Pasaron un par de horas en la cafetería, charlando, sin darse cuenta de que el café se les enfriaba y la luz del sol se les escurría calles abajo. Aunque, bien pensado, podrían haber calentado el café con las miradas que se dedicaban, alternativamente, cuando uno u otro se distraía.

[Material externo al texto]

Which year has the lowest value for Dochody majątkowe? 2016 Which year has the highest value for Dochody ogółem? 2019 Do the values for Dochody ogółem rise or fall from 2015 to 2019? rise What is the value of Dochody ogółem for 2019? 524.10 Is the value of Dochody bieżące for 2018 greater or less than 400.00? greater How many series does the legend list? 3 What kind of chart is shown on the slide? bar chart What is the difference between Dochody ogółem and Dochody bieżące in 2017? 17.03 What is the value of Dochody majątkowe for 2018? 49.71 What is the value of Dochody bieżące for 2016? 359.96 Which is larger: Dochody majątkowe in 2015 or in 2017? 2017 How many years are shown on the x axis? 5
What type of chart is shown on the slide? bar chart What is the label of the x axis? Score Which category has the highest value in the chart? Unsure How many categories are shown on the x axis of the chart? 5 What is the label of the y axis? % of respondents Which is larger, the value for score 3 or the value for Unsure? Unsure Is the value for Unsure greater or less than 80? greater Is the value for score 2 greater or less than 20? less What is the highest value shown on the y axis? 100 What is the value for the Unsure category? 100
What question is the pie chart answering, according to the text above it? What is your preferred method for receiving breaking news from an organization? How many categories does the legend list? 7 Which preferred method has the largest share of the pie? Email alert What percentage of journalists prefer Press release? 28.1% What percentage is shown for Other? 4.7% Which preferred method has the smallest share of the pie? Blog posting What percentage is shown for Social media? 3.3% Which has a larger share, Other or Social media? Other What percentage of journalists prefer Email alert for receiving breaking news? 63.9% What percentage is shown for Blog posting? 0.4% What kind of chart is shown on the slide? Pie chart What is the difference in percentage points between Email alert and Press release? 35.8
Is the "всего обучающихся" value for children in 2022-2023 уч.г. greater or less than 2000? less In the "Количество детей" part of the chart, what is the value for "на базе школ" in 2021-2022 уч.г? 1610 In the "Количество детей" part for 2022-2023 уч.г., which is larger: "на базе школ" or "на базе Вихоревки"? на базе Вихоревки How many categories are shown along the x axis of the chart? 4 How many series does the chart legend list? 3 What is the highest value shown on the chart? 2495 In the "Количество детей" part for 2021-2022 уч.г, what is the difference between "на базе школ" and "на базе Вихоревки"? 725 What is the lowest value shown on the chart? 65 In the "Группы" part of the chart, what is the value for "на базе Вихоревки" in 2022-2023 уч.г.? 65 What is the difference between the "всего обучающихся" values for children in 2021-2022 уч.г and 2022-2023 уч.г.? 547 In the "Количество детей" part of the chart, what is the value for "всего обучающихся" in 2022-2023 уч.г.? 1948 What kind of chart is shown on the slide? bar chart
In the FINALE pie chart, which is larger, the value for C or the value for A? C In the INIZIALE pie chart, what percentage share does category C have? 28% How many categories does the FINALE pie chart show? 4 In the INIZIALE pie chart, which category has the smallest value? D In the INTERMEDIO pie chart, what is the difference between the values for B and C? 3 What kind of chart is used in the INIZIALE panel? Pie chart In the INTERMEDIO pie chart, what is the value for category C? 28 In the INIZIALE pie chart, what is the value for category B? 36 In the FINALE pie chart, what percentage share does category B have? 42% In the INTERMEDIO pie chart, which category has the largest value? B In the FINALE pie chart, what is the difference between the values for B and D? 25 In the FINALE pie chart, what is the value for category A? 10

Claro que él parecía no darse cuenta de la tensión que había entre ellos, del ambiente que les envolvía. Sus miedos seguían sujetándolo. En algún lugar aún estaba el adolescente que fue no hace tanto, agazapado. Andrea, que tenía más claras las cosas, se resistía a ser ella la que pusiera la primera piedra. Así pasaron un par de horas en la cafetería, charlando, como si tuvieran una vida que contarse, la que les faltaba por vivir juntos.
Salieron de la cafetería, él acompañó la puerta. Ella lo esperó. Él se dio la vuelta, sin esperarlo. Y, se encontraron frente a frente, tan cerca, que tuvieron que sentir sus alientos abrazarse. Se miraron a los ojos. Los de Andrea no podían significar ninguna otra cosa, y él decidió cerrar los suyos y avanzar esos escasos centímetros que los separaban. La besó, no con el ímpetu de las películas, sino con la ternura de la primera vez. La primera vez que descubres que el miedo no era al beso, sino a separarte cuando acabe.
La besó, quizá por eso, con ternura y con paciencia, despacio, como construyendo algo, como diciéndole todas aquellas palabras que no terminaban de aflorar nunca en las conversaciones, revelándole todos aquellos miedos. Y al separar sus labios, la volvió a besar, porque algunas palabras siempre traen eco.